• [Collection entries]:
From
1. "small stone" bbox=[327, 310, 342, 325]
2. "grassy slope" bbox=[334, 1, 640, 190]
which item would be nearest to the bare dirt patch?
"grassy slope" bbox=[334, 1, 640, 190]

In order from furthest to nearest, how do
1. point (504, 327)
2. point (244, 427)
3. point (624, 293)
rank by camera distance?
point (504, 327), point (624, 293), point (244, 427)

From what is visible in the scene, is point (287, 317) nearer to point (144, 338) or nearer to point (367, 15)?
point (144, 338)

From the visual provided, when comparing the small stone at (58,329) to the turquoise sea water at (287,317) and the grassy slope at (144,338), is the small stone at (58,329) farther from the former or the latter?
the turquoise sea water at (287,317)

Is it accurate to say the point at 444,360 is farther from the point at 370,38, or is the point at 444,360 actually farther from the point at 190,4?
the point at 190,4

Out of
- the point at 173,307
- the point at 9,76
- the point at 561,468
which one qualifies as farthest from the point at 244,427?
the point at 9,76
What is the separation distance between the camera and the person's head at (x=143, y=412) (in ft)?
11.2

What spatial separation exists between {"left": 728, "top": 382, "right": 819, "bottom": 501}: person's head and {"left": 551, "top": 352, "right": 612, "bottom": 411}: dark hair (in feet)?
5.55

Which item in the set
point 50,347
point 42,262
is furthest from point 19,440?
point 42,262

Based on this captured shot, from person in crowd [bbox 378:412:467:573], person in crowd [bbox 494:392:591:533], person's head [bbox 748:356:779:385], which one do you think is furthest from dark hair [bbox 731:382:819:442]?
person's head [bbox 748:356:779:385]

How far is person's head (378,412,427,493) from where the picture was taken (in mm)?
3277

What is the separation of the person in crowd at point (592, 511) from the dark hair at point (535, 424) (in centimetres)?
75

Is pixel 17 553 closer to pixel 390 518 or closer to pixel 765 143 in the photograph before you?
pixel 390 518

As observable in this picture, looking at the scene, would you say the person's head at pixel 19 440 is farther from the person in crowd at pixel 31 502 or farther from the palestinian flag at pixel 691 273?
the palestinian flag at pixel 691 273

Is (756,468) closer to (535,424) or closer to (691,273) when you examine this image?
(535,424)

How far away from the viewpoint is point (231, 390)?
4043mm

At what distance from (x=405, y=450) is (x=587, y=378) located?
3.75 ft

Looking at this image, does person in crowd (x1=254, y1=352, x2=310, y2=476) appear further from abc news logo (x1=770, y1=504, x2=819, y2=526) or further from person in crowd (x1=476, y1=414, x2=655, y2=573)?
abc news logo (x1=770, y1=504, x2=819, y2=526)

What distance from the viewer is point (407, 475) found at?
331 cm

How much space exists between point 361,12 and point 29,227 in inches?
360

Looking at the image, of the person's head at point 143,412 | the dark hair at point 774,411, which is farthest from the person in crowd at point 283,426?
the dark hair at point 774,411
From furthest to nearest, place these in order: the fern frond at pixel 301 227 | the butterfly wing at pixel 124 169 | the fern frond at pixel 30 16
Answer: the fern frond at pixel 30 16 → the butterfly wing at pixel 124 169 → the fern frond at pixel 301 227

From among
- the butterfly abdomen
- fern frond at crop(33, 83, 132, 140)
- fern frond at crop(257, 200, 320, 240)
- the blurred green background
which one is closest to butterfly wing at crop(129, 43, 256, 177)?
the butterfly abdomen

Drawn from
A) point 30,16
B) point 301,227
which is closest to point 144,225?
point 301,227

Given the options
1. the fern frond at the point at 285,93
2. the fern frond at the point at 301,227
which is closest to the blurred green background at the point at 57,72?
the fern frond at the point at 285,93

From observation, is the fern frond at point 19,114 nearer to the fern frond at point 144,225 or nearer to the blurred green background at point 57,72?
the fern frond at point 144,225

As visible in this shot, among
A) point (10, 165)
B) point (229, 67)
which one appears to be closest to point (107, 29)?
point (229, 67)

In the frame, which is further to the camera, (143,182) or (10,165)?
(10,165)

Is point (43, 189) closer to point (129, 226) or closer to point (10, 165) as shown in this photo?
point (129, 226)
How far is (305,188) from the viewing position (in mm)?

* * *

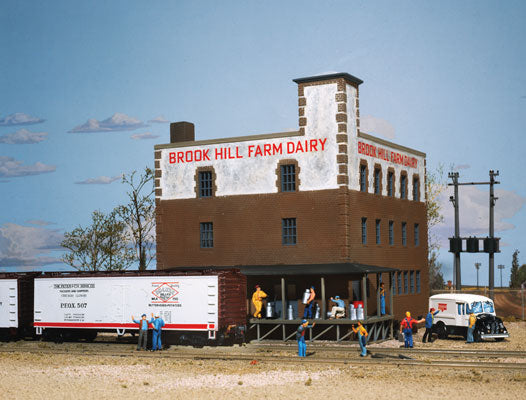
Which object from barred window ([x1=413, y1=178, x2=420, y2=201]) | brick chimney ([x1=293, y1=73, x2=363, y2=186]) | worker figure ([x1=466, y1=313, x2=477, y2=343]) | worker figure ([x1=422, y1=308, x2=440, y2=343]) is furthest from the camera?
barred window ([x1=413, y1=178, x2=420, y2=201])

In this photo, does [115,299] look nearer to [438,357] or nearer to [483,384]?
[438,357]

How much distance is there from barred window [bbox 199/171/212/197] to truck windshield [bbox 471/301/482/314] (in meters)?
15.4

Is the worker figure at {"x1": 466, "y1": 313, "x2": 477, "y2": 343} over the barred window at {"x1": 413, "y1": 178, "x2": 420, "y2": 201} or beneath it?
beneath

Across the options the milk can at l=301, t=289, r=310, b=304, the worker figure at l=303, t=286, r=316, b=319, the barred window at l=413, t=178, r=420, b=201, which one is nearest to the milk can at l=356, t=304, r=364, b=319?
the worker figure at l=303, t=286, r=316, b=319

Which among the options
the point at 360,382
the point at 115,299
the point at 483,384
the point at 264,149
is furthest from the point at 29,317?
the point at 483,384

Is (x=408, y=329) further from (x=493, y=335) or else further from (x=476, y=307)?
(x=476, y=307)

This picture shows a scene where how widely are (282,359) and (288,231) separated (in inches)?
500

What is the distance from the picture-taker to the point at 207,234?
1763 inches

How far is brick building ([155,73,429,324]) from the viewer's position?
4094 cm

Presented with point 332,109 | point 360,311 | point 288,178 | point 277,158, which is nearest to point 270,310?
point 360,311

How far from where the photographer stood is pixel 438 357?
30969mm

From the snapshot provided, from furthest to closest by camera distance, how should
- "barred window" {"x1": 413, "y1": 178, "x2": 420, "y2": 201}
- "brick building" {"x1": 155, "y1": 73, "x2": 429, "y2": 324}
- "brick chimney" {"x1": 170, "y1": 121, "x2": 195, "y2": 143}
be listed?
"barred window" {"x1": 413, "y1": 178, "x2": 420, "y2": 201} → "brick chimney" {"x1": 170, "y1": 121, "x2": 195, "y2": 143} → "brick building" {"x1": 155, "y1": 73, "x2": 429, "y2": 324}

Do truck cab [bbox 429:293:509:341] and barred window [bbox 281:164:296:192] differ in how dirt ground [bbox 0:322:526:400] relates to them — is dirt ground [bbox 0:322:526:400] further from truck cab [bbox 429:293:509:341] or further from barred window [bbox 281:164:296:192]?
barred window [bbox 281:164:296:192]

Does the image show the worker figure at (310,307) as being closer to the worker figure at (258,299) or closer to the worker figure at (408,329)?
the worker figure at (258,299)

• [Exercise goal]: Express the lines from the one containing "How far away" through the one containing "Answer: the fern" as a JSON list of strings, one string per line, leaving out any blank lines.

• [Response to the task]:
[
  "How far away from the viewpoint is point (231, 390)?",
  "4043mm",
  "At what distance from (x=405, y=450) is (x=587, y=378) located?",
  "3.75 ft",
  "Looking at this image, does person in crowd (x1=254, y1=352, x2=310, y2=476) appear further from abc news logo (x1=770, y1=504, x2=819, y2=526) or further from person in crowd (x1=476, y1=414, x2=655, y2=573)?",
  "abc news logo (x1=770, y1=504, x2=819, y2=526)",
  "What distance from the viewer is point (407, 475) found at?",
  "331 cm",
  "How much space exists between point 361,12 and point 29,227 in inches?",
  "360",
  "Looking at the image, of the person's head at point 143,412 | the dark hair at point 774,411, which is farthest from the person in crowd at point 283,426?",
  "the dark hair at point 774,411",
  "From furthest to nearest, place these in order: the fern frond at pixel 301 227 | the butterfly wing at pixel 124 169 | the fern frond at pixel 30 16",
  "Answer: the fern frond at pixel 30 16 → the butterfly wing at pixel 124 169 → the fern frond at pixel 301 227"
]